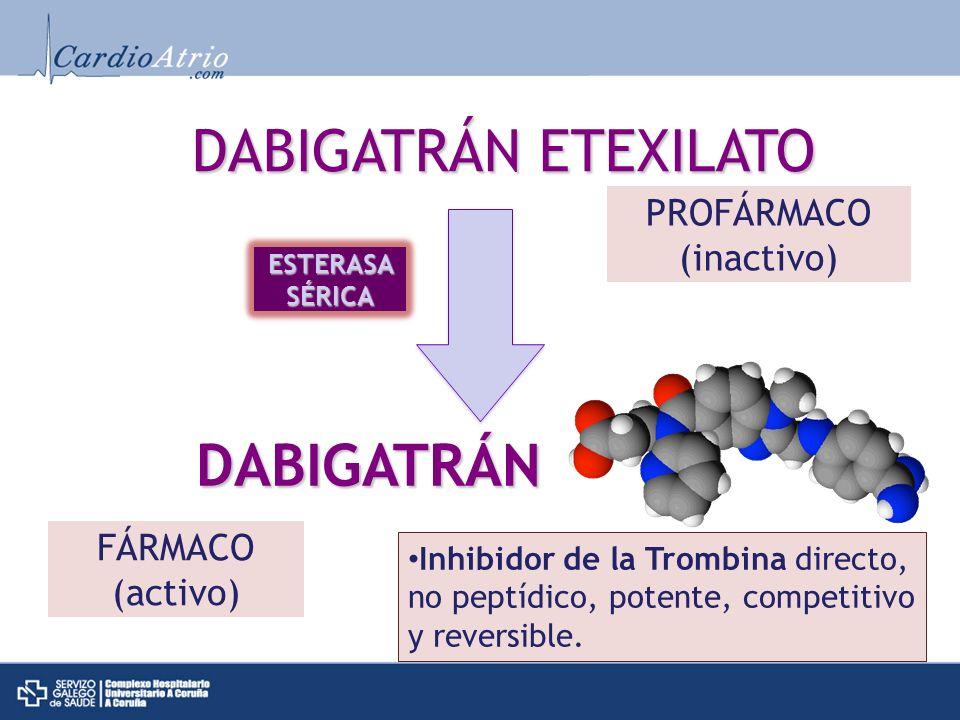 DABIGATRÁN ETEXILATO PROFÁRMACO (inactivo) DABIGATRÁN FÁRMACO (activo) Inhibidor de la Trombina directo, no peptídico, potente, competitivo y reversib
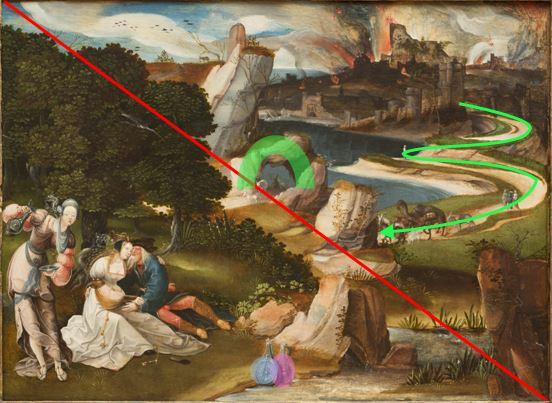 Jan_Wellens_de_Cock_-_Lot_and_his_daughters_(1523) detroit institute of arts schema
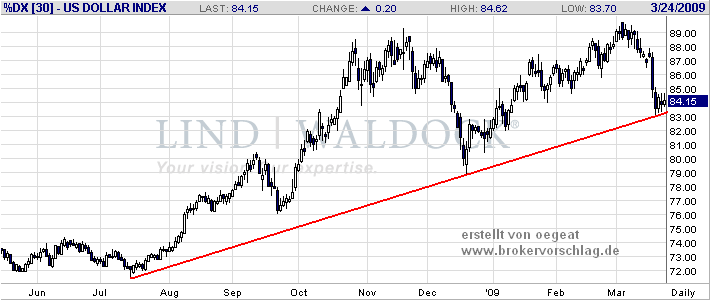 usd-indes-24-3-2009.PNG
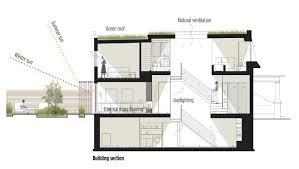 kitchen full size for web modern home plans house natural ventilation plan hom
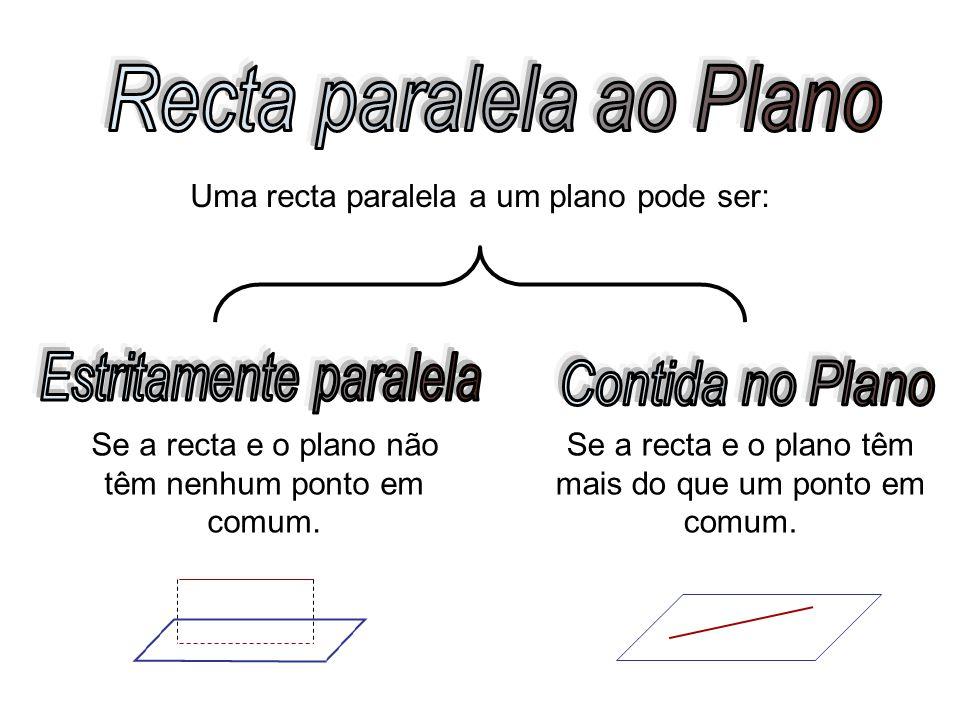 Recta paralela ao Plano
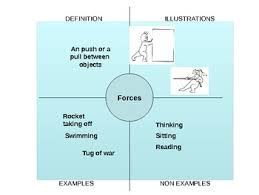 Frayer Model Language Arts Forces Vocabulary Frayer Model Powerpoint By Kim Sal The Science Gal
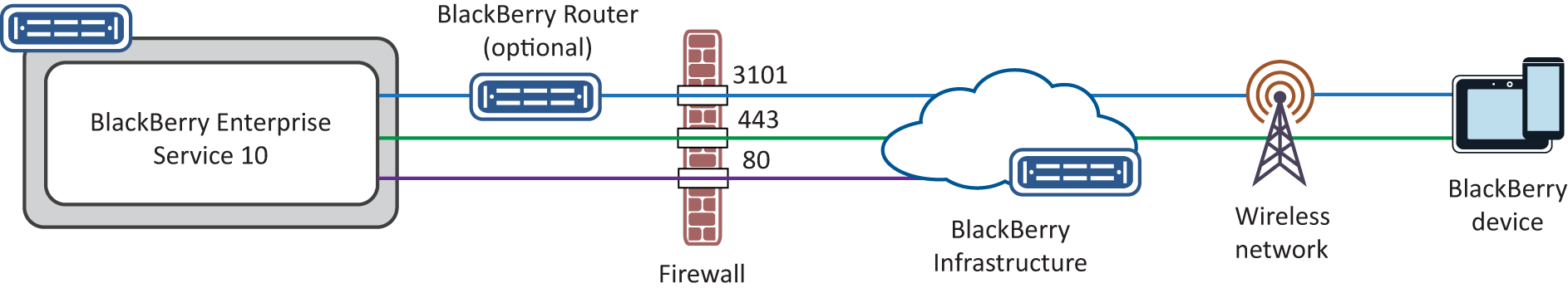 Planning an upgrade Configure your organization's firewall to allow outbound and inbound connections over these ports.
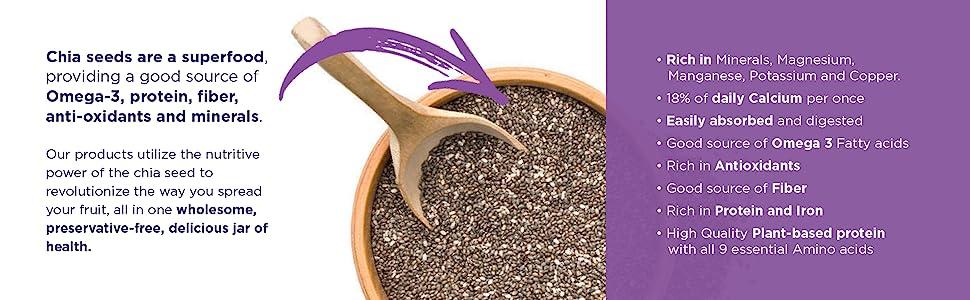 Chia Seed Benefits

..............................

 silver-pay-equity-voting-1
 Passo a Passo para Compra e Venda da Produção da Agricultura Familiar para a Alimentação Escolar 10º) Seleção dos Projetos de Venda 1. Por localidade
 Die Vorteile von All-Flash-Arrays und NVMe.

..............................

* _Instructions for the task_: Return the stretch of data that begins with the line showing "kitchen full size" and goes on through the line showing "Frayer Model Language", exactly, with pictures removed.

* _Task answer_:
 kitchen full size for web modern home plans house natural ventilation plan hom
 Recta paralela ao Plano
 Frayer Model Language Arts Forces Vocabulary Frayer Model Powerpoint By Kim Sal The Science Gal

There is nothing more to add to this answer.